[START Material provided]
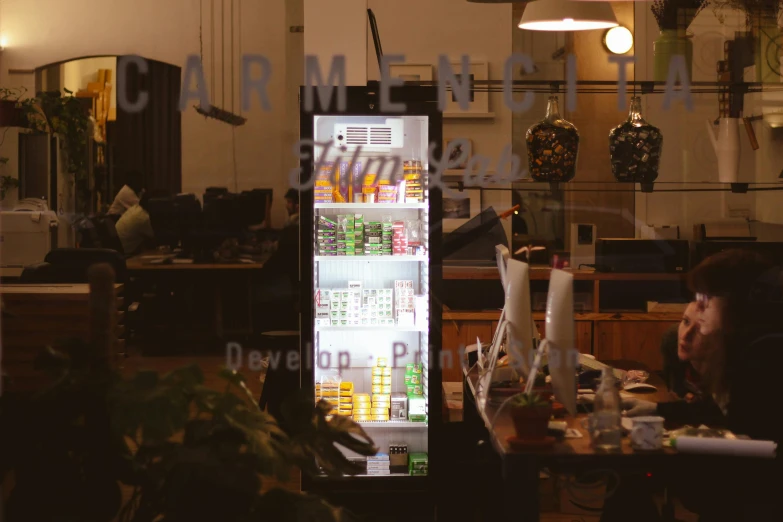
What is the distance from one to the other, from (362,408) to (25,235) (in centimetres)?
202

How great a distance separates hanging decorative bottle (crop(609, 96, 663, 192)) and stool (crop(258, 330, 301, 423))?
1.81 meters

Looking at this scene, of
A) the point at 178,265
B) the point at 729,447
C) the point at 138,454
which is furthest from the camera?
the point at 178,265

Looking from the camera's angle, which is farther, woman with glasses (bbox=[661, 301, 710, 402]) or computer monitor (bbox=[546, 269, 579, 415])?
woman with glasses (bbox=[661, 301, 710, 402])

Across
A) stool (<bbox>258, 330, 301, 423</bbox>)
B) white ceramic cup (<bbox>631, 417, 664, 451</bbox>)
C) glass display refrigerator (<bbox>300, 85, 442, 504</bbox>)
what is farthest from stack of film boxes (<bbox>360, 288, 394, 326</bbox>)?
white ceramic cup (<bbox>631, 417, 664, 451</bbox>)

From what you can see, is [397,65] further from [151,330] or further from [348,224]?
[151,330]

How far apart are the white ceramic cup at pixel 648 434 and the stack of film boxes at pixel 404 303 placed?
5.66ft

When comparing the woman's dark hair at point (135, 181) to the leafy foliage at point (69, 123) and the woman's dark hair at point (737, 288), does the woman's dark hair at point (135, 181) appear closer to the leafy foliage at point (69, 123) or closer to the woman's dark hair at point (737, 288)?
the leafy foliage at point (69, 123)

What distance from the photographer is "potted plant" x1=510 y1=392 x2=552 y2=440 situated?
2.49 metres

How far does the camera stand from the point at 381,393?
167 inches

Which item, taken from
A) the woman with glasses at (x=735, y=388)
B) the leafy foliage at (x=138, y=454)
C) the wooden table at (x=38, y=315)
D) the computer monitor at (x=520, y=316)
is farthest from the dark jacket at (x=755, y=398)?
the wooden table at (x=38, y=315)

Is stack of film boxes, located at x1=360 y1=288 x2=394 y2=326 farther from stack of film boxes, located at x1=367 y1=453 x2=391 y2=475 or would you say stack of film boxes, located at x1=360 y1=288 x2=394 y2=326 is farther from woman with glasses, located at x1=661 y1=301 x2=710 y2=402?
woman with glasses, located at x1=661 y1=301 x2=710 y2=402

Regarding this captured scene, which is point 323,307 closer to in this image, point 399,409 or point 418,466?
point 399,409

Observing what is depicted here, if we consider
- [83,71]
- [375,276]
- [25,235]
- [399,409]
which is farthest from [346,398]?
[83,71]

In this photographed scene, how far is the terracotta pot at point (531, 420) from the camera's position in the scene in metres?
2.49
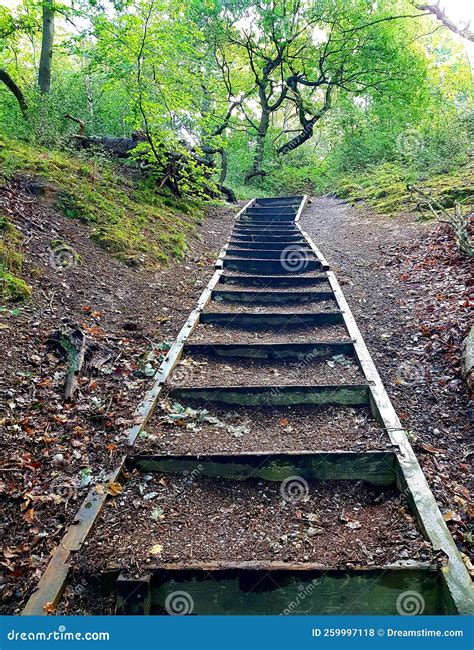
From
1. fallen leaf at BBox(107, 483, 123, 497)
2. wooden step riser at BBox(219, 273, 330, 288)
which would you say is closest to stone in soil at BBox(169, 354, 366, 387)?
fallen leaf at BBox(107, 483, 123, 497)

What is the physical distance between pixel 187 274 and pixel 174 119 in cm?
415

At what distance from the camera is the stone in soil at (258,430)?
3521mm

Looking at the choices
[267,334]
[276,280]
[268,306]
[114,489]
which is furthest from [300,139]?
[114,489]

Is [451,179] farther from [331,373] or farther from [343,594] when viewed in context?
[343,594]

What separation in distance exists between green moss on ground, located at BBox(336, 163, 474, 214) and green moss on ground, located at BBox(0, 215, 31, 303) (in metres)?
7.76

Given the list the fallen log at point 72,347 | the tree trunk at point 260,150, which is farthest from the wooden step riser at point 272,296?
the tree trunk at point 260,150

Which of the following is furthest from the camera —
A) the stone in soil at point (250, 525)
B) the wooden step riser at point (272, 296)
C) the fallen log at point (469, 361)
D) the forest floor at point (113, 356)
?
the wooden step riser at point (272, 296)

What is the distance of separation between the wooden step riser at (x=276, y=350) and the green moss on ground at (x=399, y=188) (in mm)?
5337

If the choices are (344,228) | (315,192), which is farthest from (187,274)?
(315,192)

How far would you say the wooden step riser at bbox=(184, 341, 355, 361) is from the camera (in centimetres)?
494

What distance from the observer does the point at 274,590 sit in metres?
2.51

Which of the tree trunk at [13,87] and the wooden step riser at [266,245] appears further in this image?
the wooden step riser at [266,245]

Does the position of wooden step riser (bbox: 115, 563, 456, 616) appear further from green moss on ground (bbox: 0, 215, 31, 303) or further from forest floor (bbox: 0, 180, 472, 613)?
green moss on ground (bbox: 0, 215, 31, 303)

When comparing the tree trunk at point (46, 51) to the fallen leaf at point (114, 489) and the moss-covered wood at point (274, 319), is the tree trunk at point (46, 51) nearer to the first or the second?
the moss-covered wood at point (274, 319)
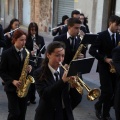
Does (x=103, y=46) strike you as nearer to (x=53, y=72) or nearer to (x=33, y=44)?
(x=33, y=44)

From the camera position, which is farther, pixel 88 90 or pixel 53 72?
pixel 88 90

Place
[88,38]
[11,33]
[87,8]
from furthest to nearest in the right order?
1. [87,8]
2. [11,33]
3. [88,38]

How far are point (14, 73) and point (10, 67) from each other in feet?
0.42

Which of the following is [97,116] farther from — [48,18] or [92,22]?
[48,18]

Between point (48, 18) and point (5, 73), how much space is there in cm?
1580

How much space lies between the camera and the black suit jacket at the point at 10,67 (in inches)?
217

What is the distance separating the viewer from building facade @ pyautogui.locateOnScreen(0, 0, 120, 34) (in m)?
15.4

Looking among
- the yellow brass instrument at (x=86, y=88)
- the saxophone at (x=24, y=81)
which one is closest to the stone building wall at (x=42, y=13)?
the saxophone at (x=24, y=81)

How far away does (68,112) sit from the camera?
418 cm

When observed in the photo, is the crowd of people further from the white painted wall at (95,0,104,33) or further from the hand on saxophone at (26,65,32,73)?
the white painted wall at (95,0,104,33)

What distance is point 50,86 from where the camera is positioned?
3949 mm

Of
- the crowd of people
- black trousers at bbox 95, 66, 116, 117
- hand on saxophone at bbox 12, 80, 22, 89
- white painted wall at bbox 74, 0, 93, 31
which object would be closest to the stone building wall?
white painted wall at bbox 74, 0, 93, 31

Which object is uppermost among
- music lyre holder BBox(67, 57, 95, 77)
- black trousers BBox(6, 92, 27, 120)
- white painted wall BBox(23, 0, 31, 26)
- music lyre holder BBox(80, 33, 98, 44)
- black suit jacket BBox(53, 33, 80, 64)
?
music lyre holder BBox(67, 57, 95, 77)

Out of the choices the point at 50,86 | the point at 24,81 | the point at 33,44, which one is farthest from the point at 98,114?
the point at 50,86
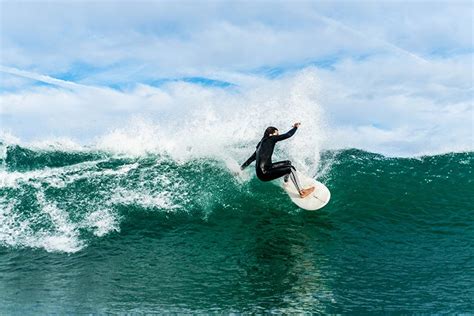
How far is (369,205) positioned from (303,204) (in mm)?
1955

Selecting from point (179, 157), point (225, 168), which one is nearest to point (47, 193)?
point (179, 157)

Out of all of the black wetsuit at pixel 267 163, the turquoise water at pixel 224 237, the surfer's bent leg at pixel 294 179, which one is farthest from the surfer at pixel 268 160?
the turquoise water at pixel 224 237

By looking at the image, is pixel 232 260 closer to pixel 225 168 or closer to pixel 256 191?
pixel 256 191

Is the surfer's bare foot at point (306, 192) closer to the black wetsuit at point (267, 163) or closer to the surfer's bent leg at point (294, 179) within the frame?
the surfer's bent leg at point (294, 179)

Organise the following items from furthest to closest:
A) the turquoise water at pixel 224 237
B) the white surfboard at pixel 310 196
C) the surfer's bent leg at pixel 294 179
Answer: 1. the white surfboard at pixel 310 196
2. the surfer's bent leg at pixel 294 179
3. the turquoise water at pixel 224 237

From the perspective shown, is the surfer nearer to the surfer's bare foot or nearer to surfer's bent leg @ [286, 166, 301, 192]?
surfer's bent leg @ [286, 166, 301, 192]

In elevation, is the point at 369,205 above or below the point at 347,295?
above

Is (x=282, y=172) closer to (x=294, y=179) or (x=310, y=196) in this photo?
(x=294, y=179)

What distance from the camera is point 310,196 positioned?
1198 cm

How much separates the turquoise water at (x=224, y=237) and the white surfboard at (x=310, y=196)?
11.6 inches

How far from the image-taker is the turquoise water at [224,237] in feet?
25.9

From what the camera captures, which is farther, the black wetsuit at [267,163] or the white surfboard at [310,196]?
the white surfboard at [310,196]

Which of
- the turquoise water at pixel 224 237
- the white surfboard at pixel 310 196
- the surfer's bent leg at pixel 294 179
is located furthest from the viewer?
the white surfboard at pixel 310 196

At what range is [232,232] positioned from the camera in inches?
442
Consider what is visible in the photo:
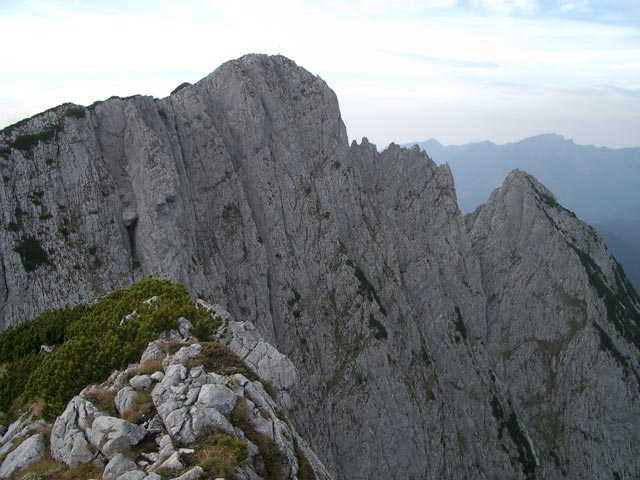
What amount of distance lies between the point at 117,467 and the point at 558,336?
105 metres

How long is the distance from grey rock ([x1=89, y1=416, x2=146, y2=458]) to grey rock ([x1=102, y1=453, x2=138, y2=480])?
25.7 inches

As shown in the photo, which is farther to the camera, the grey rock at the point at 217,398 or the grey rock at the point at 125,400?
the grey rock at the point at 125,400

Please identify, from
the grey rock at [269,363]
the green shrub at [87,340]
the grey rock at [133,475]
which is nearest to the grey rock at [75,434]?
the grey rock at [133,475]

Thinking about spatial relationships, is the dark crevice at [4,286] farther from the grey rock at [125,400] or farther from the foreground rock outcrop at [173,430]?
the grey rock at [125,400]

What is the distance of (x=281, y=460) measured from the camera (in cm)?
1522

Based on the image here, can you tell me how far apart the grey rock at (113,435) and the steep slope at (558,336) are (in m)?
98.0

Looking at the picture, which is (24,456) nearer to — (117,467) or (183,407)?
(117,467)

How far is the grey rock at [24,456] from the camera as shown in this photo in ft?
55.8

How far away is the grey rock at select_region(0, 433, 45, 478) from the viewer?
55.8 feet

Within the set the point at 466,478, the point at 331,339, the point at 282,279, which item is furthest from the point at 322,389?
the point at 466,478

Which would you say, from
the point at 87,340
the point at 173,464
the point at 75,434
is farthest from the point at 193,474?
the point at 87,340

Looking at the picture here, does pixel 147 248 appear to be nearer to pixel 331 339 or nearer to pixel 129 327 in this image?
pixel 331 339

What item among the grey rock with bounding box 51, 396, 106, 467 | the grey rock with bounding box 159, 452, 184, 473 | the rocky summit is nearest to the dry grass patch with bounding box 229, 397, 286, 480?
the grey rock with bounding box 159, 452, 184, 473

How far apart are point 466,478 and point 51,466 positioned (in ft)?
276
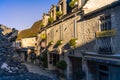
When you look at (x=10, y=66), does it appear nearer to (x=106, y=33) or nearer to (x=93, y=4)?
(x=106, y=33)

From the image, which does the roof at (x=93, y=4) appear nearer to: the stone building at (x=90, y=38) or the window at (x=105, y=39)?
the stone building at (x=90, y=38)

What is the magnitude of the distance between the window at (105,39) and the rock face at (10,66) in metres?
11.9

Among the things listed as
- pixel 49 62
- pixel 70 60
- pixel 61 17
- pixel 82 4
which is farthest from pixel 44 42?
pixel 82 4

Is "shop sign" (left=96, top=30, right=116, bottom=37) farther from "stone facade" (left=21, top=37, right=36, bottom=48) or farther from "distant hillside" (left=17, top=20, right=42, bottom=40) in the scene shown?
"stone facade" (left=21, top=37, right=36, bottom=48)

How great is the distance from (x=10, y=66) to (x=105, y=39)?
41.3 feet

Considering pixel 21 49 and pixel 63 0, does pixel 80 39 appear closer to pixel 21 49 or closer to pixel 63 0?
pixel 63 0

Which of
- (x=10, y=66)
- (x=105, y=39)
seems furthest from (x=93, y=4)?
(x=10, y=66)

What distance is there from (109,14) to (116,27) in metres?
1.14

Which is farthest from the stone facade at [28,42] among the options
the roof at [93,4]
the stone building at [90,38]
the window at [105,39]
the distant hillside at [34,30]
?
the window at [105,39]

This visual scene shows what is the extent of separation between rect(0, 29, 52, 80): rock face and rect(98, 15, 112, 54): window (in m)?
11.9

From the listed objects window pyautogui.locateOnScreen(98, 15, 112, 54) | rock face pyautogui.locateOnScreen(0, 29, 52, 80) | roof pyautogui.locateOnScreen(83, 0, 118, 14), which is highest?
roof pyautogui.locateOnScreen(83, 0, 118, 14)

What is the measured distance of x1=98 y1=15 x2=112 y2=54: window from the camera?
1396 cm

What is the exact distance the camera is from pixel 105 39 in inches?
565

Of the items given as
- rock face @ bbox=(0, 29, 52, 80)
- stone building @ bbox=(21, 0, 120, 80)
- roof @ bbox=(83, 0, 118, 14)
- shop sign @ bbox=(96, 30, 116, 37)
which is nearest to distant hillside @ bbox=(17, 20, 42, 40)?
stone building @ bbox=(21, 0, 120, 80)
[END Material provided]
- **What the task asks**:
Turn the lines from the start of the records through the line containing "1.81 meters" into a Markdown table with the columns Row and Line, numbering each row. Omit the pictures and any blank lines.

- **Result of the exercise**:
| Row | Line |
|---|---|
| 1 | What is the distance from one to the other, from (362,408) to (25,235) (in centimetres)? |
| 2 | 202 |
| 3 | How great a distance separates hanging decorative bottle (crop(609, 96, 663, 192)) and stool (crop(258, 330, 301, 423))? |
| 4 | 1.81 meters |